> _Description of the task_
Extend the pharmacist interview below, starting after its final question.

What were the challenges you faced in the course of your journey so far?
There have been so many thorns, especially when I lost my father. It was like the walls wanted to crumble on me. He was my pillar of support in life. I could not imagine a life without my loving father; the world turned against me because I used to get everything from him. The man passed away when I was still in secondary school. We were eight from my mother to take care of, and it became very tough. I would have dropped out of school when the man passed on, but I promised my father that I would make sure that I graduated from the university. There was a time my teacher reported me to him that I was not serious, so he came to visit me in school. He felt disappointed and I promised him that I would graduate from the university. So, the promise I made to my father was echoing in my head, that I was going to be a university graduate. I decided that whatever it was going to cost me to be a university graduate, I must achieve it. Yet, it was very tough, I had to be running from one place to another to get my school fees.
Did you finish your course as a biochemist?
I did not finish as a biochemist. I left when I got married. I needed to relocate, and at that time, I had got admission to the University of Lagos to study pharmacy. There was no need for me to stay back. The same year I got married, I also got admission to study pharmacy. I think I left UI at 300-level.
How did you cope being newly married and your study as a student?
It was a tough one I can tell you, but when you are determined, you will succeed. I was able to combine both, and here I am today as a proud pharmacist, and a proud mother.
Was there any incident as a married woman, that almost stopped you from achieving you goal?

> _Extracted information_
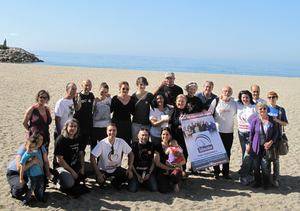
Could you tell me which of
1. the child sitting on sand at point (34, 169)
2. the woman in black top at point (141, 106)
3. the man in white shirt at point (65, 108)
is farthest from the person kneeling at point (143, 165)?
the child sitting on sand at point (34, 169)

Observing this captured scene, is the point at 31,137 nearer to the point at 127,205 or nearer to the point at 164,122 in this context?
the point at 127,205

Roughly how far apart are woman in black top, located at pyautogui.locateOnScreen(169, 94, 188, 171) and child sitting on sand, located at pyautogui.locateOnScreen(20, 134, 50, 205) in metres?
2.67

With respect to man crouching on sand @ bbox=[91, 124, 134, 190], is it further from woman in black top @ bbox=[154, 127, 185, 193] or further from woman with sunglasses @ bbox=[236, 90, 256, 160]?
woman with sunglasses @ bbox=[236, 90, 256, 160]

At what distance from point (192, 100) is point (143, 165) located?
163 centimetres

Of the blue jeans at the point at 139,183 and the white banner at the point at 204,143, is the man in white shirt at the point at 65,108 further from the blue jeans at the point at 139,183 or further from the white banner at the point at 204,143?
the white banner at the point at 204,143

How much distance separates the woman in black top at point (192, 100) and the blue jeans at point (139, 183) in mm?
1536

> _Result of the task_
I can’t remember any, because my drive then was that I wanted to be a pharmacist. I could remember when I had my second child, the third day I left the hospital and I went straight to school. My mother was crying at home that I had to leave a baby and go to school, and I said the baby would not die. So, I pursued my dream passionately. I love my son and I knew nothing would happen to him between the time that I would go to school and return. So, instead of me sitting down at home breastfeeding the baby, I extracted the breast milk inside a bottle, and I would leave it inside the warmer for him. I made sure he had sufficient breast milk that would last till I return. Despite my schedule, I carried out exclusive breastfeeding. Sometimes, if I had to stay in school, one of those staying with me would bring my child to the school in a car, sometimes, they would leave the following day, while I continued my classes. I was able to manage the situation, though it was not easy. I got married 1997, got admission in 1998, same year I had my first child. I said to myself, if I could not finish Biochemistry, I can’t afford not to finish from school of pharmacy again which had been my dream. To the glory of God, I was able to achieve that.
How did having five male siblings ahead of you, prepare you for politics?
I was born to be a boy, because I was nurtured by boys. I was in their midst, so I know how tough it was growing up with them. That enough prepared my journey to face anybody in life because my brothers were very tough. That really prepared me. If I could face them in my house and survive, then, I can face anybody. I have never been anywhere that a man would now be a threat to me. My perspective to gender issue is that we are all human beings and equal. If I can survive the tyranny of my brothers then, there is no way any man can stand in my way of progress, simply because I am a woman. I also don’t feel threatened at all and that actually prepared me for the journey in politics.